朝晩が冷え込む今の季節こそ、年末年始の混雑を避けて、まだ訪れたことのない社寺に足を運ぶチャンスです。12月17日に登録30周年記念日を迎える京都の世界文化遺産をテーマに、今回は東寺、西本願寺、清水寺をご案内します。(らくたび、ダイヤモンド・ライフ編集部)
まずは平安京のスケールを実感
例年より紅葉の見頃が遅れたこともあり、12月半ばになってもまだ散りもみじや散りイチョウが楽しめる京都。朝晩はぐっと冷え込みますが、晴れの日が多く、年末年始前の今こそ絶好の散歩日和です。12月17日に登録30周年記念日を迎える「古都京都の文化財」。紅葉の名所も多くあります。17件ある京都市・宇治市・大津市(滋賀)の世界文化遺産のうち、アクセスのしやすさも踏まえた一般的な人気で五指に入るのは、清水寺、金閣寺(鹿苑寺)、二条城、天龍寺、平等院あたりでしょうか。
しかし、東海道新幹線で「京都」に入る観光客にとって、駅から徒歩圏内の世界文化遺産、それは東寺(南区)です。正式には教王護国寺という東寺真言宗の総本山であり、平安京が開かれた2年後の796(延暦15)年、都を守護する官寺(国営の寺院)として創建されました。それから27年後の823(弘仁14)年には、第52代嵯峨天皇より東寺を賜った当時50歳の弘法大師空海が、真言密教の根本道場とし、今に続いています。
新幹線の車窓からも見える五重塔を目指して駅の八条口から歩くこと15分ほど、大宮通を渡れば、南は九条通(国道1号)に面する広大な東寺の境内にたどり着きます。正門は奥に国宝の金堂が見える南大門ですが、まずは東寺周辺の散策から。
そのまま九条通を西へ500mほど歩くと、花園児童公園の中に、かつて平安京の玄関口であった「羅城門遺址」の大きな石碑が滑り台の前に立っています。1200年前、この左右35mほどもあったときから、北の大内裏に向かう幅約85mもの都のメインストリート「朱雀大路」が延びていたのです。

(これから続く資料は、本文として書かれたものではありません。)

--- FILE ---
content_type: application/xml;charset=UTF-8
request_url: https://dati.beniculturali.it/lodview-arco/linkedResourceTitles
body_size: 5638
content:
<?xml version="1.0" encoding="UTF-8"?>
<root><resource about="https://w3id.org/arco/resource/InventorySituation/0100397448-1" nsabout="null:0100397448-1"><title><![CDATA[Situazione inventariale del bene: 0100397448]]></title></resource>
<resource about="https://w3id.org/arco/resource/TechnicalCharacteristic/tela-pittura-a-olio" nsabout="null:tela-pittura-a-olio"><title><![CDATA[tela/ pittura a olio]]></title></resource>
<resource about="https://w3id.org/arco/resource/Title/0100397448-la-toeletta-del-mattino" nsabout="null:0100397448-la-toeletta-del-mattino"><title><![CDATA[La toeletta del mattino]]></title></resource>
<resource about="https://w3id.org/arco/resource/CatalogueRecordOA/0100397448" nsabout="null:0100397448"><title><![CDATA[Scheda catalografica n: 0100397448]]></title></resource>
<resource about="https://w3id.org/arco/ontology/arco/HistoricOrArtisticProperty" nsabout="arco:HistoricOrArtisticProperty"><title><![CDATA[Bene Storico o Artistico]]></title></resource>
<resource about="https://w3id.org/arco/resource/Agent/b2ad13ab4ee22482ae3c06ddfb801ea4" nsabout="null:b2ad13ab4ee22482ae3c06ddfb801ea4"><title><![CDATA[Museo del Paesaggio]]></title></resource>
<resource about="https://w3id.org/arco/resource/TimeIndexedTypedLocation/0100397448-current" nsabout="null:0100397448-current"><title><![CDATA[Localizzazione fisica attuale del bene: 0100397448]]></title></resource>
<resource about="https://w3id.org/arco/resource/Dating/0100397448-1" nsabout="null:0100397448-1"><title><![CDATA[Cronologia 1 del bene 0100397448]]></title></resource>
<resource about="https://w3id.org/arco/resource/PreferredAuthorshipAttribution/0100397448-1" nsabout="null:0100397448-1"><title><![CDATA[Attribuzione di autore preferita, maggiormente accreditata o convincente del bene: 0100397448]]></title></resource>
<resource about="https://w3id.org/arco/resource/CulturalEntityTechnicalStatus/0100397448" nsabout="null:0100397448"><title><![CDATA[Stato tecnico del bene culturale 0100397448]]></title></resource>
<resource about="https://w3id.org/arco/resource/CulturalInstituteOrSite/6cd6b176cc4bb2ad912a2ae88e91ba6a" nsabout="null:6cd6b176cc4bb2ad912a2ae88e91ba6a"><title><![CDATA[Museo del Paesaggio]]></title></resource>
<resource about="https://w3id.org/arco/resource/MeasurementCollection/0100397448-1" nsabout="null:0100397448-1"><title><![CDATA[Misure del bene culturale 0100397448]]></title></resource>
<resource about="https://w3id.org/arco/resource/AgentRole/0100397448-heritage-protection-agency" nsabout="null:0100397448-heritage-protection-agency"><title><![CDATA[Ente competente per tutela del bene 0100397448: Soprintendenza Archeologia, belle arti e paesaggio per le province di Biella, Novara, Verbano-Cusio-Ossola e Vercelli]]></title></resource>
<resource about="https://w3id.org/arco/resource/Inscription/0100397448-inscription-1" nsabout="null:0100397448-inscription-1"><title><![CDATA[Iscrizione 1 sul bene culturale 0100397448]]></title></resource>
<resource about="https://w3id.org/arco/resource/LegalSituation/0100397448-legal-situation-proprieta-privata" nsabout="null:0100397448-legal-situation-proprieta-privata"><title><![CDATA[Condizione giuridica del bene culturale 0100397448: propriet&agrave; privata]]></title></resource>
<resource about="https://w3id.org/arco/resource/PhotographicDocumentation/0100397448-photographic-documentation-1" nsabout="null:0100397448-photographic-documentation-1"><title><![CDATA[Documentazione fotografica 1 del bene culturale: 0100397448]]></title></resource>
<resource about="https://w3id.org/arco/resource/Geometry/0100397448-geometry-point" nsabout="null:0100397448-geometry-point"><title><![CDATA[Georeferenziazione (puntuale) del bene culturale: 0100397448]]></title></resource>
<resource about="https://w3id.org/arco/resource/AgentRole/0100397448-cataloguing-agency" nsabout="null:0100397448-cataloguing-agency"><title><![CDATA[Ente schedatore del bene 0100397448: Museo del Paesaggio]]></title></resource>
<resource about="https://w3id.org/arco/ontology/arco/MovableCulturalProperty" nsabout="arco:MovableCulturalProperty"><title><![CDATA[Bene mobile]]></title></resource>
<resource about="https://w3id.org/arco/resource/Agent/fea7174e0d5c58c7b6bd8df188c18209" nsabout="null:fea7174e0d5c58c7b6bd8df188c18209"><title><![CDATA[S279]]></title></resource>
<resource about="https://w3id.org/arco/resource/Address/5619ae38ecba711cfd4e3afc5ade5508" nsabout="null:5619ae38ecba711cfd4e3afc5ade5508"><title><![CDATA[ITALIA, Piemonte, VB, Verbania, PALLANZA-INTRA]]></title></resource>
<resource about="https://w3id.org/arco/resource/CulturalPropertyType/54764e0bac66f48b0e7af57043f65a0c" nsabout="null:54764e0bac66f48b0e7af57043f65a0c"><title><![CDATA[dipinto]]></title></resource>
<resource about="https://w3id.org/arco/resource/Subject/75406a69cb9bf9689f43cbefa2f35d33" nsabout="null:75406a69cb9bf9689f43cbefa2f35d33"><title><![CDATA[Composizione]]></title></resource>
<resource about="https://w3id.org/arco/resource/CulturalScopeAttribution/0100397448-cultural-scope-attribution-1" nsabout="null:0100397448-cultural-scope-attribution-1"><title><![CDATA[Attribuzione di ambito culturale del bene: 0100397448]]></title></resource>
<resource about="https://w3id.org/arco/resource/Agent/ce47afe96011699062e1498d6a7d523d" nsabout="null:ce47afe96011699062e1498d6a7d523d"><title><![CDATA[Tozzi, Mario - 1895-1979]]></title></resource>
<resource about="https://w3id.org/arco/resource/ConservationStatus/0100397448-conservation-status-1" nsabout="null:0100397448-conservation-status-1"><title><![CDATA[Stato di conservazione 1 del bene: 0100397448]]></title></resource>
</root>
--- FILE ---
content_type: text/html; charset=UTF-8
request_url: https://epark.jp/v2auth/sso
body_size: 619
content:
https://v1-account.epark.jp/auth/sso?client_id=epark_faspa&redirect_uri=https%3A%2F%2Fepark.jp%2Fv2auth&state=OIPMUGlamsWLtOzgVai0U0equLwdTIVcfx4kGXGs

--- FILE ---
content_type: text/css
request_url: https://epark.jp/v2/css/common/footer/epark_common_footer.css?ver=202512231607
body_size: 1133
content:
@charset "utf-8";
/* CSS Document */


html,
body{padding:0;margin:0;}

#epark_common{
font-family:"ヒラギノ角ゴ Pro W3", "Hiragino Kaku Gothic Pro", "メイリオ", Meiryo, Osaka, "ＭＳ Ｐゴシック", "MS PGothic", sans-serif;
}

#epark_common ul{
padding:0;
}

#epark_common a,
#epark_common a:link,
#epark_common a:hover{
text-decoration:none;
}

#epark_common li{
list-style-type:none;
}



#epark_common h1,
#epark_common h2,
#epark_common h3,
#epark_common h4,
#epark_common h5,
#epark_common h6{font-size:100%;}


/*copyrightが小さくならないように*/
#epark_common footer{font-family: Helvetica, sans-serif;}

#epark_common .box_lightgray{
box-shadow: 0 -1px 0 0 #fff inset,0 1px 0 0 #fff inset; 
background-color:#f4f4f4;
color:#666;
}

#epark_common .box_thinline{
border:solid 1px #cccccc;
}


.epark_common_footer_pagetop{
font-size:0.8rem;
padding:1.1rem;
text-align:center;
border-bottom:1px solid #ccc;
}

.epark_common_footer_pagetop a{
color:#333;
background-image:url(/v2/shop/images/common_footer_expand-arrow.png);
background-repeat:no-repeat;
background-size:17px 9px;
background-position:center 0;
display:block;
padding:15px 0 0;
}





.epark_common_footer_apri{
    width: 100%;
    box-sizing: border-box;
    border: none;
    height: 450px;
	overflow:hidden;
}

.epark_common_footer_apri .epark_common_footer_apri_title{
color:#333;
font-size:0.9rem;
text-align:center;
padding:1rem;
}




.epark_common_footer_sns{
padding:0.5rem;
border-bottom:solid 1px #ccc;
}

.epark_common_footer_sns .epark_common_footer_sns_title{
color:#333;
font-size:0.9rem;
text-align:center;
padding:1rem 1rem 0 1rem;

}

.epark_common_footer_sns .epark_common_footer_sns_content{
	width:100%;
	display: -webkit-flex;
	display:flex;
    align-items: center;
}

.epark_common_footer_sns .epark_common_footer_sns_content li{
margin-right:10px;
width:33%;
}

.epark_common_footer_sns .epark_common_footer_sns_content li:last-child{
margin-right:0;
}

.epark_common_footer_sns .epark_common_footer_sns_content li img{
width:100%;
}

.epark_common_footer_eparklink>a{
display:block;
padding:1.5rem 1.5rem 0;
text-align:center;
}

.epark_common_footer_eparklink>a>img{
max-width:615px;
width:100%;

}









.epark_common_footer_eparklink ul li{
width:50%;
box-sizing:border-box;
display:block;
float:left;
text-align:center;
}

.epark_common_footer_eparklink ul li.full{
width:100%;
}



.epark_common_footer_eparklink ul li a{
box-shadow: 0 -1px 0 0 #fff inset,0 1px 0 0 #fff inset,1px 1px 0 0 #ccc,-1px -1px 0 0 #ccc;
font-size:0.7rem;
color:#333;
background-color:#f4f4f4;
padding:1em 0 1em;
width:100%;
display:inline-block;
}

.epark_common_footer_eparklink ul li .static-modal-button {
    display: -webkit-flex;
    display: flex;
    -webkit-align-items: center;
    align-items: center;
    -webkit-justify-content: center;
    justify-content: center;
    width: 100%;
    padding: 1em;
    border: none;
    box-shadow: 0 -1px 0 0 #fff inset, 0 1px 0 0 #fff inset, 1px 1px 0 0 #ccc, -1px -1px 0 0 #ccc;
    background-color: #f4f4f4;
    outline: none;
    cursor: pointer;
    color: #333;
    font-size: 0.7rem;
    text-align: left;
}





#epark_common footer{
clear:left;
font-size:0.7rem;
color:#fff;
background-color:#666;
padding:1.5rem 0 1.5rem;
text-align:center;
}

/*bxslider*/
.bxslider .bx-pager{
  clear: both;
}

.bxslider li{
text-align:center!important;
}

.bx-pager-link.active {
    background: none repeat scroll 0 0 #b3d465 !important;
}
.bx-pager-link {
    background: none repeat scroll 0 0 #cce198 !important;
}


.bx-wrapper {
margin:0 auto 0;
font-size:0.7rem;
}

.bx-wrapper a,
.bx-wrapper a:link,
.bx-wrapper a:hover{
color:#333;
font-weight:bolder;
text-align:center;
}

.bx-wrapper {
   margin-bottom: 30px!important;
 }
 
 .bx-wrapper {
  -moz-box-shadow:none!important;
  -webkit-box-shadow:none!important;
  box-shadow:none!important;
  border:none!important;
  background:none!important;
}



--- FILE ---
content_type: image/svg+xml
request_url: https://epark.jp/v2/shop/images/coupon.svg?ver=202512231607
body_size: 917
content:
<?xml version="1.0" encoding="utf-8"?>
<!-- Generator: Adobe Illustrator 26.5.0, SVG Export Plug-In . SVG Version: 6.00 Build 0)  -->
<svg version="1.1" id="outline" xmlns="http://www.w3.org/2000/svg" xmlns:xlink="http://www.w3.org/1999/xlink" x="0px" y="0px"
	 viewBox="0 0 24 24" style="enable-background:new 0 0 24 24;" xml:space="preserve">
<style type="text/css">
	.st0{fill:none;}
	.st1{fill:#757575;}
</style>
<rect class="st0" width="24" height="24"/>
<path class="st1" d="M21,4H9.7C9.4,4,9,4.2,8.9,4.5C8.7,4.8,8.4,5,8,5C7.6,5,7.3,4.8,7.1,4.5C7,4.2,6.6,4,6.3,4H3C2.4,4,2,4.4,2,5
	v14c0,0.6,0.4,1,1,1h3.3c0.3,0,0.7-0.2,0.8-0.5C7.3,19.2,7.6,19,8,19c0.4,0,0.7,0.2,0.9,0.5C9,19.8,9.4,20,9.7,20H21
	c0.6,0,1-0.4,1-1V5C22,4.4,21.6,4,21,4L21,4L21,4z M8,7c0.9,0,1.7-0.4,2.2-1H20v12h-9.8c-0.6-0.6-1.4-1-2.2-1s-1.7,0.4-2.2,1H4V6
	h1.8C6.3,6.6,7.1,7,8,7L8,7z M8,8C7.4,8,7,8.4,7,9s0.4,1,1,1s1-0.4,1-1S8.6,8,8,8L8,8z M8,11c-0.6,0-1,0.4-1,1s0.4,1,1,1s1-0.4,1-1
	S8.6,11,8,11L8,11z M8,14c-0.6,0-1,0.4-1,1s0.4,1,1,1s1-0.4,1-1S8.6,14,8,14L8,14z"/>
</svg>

ちなみに、ここからさらに北西方面へ500mほどの唐橋西寺公園には、平安京造営当初、東寺とともに都の二大官寺であった「史跡西寺阯」という国の史跡を示す碑が立っています。東寺と同様、五重塔が存在していましたが、鎌倉時代に焼失したのを機に廃寺となりました。羅城門と西寺は共に石標が残るのみですが、東寺は創建以来ずっと同じ位置にあるため、実際に歩いてみることで、平安京のスケールの大きさを肌で感じとることができます。